CHICAGO (Reuters) - CME Group Inc (CME.O) on Tuesday said it is planning to offer a new suite of futures tied to interest rate swaps later this year, as the giant exchange operator seeks to take advantage of a regulatory push for more of the $400 trillion over-the-counter swaps market to move into clearinghouses and onto regulated trading platforms.
CME currently lists rate swap futures that, like most financial futures, settle to cash, but have largely been a flop and are rarely traded.
The newly planned rate swap contracts will, like futures on grains or livestock, convert into the underlying commodity at expiration—in this case, an interest rate swap. Buyers of the futures will become the receivers of a fixed rate of interest and the payers of a floating rate in a CME-cleared rate swap.
Interest rate swaps are often used by companies to exchange types of interest rate payments with each other, typically involving a fixed interest rate and a floating interest rate.
The new contracts will be offered starting November 13, pending approval from the Commodity Futures Trading Commission, CME said in a statement.

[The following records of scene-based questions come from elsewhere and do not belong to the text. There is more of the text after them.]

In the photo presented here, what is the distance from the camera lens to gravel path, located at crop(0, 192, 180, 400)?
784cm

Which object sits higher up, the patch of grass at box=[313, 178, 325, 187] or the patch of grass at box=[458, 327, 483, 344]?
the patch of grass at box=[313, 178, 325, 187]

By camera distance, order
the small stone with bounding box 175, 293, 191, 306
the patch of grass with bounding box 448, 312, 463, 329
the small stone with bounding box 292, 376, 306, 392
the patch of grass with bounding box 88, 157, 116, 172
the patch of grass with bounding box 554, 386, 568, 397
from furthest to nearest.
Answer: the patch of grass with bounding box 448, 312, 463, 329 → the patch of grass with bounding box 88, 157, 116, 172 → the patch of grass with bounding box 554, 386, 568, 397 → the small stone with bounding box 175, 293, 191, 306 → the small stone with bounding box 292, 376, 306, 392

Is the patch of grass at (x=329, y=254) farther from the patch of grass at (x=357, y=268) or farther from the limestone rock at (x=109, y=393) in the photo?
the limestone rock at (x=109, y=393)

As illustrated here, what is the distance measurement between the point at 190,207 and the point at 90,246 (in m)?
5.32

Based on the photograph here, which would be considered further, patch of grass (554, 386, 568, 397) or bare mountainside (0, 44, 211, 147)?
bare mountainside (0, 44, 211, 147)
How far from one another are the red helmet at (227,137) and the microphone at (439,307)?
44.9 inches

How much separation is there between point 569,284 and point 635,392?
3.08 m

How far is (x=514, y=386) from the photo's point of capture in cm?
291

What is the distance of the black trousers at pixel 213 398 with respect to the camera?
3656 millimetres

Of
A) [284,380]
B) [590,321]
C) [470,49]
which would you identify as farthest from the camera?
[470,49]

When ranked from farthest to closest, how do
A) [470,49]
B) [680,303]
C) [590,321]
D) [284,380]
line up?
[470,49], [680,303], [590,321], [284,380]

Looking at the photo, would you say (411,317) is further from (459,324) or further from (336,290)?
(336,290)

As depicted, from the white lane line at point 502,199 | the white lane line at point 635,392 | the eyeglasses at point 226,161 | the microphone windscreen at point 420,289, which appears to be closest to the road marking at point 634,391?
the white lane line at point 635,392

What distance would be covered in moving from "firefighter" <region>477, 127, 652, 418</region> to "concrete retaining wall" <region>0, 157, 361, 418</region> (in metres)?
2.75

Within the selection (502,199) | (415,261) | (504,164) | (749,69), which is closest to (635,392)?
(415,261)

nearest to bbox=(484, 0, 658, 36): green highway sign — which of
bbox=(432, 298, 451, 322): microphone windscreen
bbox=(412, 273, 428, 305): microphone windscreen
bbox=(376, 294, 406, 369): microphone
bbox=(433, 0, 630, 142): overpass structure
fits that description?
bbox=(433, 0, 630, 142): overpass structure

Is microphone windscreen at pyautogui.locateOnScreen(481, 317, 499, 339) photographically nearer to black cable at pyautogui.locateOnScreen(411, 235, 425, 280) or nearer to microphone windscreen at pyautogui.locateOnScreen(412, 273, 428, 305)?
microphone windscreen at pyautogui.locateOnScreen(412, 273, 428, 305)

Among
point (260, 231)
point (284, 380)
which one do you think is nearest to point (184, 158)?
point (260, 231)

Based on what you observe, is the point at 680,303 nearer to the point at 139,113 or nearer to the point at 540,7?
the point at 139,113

Under Wall Street reform legislation, many swaps will be forced into clearinghouses starting late this year. CME is one of the biggest U.S. clearers of interest rate swaps.
The plan could allow CME to capitalize on rule changes that many expect will eventually push more traders out of over-the-counter, or OTC, contracts and into futures.
By offering clearing for OTC interest rate swaps and trading of rate swap futures, CME will be poised to capture business in swaps no matter which contracts traders decide to use.
Swaps futures may prove to be cheaper to trade than swaps themselves, because traders can offset the margins they put up to back their swap futures contracts against margins they may have up at the CME clearinghouse to back other futures contracts, reducing their overall margin requirements.
“New swap futures will provide tremendous opportunities for margin efficiencies in a capital-constrained world,” CME said in the statement.
In a sign that some of CME’s biggest customers believe the product has legs, Citi, Credit Suisse, Goldman Sachs, and Morgan Stanley have agreed to serve as market makers to boost liquidity during the contracts initial stages.